Stevia rebaudiana grows in Paraguay and several countries in South East Asia. The plant is capable of producing proteins several hundred times sweeter than sugar. The product is being marketed in Japan which has also bitter taste. African forests abound in sweet berries such as 'Miraculous berry' (3000 times sweeter than sugar) and Mexico has Lippia dulcis, thousand times sweeter than sugar. The search for cheaper substitute to cane sugar is being pursued vigorously and in future years we may have alternate sugar sources.

An interesting example of how a plant can be made to produce novel chemicals such as bioplastics is the transgenic Arabidopsis capable of producing granules of polyhydroxybutyrate (PHB), a polyester which is normally obtained from the bacterium Acaligenes eutrophus. In fact, PHB is a storage product in many bacteria intended to be used as a source of energy by bacterial cells in times of nutritional stress. This bioplastic material is a delicate product destroyed by pH above 8 and temperatures above 70°C. The product is mixed with polyhydroxyvalerate (PHV) to make it flexible and moulded into any shape, spun as fibre or rendered into a film. It is biodegradable to CO₂ and H₂O with no environmental hazard. The bioplastic is compatible with living tissue and hence can be adapted for medical purposes. It can also be used as a much in agriculture.

Transgenic animals and microorganisms are being used for fundamental research, for production of pharmaceuticals such as goats-Iactoferrin and for production of biological control agents. Pigs and rabbits are genetically engineered to function as organ donors for human beings and chickens have been exploited for producing foreign proteins in eggs. Pharm biotechnology (agricultural production of pharmaceutical products) has to be distinguished from Farm biotechnology (productivity related agricultural applications) and very likely agriculturally produced pharmaceuticals will be marketed sooner than agricultural products, despite the fact that the latter could undoubtedly increase global food supply.

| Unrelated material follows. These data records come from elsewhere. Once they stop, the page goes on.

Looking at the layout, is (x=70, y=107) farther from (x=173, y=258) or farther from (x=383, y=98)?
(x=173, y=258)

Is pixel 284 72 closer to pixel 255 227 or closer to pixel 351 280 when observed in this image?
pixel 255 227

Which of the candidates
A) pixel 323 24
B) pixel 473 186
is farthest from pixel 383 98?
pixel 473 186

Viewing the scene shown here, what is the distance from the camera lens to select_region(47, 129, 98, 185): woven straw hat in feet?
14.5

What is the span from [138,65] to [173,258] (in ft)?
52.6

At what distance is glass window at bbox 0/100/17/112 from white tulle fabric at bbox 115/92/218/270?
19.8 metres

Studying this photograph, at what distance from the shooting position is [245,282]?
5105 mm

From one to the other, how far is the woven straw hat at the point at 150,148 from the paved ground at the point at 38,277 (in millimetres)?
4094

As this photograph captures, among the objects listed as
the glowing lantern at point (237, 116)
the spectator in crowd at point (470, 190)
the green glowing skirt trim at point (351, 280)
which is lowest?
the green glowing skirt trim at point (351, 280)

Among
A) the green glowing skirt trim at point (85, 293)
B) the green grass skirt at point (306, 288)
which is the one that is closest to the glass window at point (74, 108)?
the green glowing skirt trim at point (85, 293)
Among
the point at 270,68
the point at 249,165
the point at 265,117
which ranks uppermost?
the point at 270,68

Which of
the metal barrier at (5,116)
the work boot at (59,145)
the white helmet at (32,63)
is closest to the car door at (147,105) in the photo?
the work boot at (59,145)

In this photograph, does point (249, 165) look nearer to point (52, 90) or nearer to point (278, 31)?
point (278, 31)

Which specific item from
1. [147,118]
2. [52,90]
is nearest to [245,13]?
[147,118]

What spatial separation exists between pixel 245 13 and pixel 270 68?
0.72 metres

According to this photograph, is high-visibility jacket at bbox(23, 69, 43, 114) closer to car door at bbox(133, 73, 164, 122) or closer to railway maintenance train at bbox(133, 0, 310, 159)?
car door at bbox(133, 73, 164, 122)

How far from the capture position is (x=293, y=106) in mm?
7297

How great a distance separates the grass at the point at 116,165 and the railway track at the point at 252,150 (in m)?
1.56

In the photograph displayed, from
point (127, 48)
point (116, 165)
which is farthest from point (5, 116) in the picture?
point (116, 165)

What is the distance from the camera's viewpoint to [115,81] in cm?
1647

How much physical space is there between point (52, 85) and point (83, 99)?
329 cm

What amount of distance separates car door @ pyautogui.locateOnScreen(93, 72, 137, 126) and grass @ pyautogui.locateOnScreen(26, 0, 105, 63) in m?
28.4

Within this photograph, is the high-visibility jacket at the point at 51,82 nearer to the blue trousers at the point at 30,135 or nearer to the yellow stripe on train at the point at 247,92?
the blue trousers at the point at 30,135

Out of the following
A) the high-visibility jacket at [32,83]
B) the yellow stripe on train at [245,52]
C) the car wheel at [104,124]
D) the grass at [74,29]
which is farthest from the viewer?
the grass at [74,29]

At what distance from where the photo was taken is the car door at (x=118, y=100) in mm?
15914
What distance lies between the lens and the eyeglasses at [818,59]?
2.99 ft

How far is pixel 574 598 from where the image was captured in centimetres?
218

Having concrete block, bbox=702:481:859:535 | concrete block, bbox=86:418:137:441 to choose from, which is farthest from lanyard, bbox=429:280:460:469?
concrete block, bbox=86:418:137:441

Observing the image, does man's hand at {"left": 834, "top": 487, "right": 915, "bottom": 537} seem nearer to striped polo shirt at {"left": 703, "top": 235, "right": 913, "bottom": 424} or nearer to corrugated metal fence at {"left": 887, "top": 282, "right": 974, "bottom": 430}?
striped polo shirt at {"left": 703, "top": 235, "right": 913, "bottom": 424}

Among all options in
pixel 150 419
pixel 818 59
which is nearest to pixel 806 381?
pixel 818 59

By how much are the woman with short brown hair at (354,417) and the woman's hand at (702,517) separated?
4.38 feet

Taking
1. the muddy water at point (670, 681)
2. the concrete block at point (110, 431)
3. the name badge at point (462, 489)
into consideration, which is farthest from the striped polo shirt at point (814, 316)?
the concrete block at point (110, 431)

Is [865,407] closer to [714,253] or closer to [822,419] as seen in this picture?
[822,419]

This has been due to success in pharmaceutically oriented animal experiments as exemplified by the transgenic modification of pigs and sheep for expressing valuable pharmaceutical products in milk where all animals in the offspring appeared healthy contrasting with the transgenic pigs generated to produce leaner meat or more rapid growth whose offspring had adverse effects.

There are about 20 different man made pharmaceuticals involving crops that have been genetically changed to produce a range of prophylactics from cholera vaccines, herpes vaccine and cancer treatments. Potatoes seem to be ideal vehicles for the new generation of vaccines such as vaccine against E. coli disorders of the intestine. These are friendly and easier to tolerate than injections.

Phosphorus in seeds is a poor nutrient for monogastric animals such as chickens unless phytase is present to release phosphorus. Feeding chickens with seeds containing the phytase gene from Asperigillus niger brought about growth increases in chicken. This biotechnological innovation known as "gene farming" not only improved the quality of chicken feed but also minimised the excretion of phosphate in the environment. Another example is the case of sweet potato which is a staple food in China. The strategy here was to implant twin genes such as viral coat protein gene and Bacillus thuringiensis genes into sweet potato to ward off diseases caused by viruses as well as insect pathogens.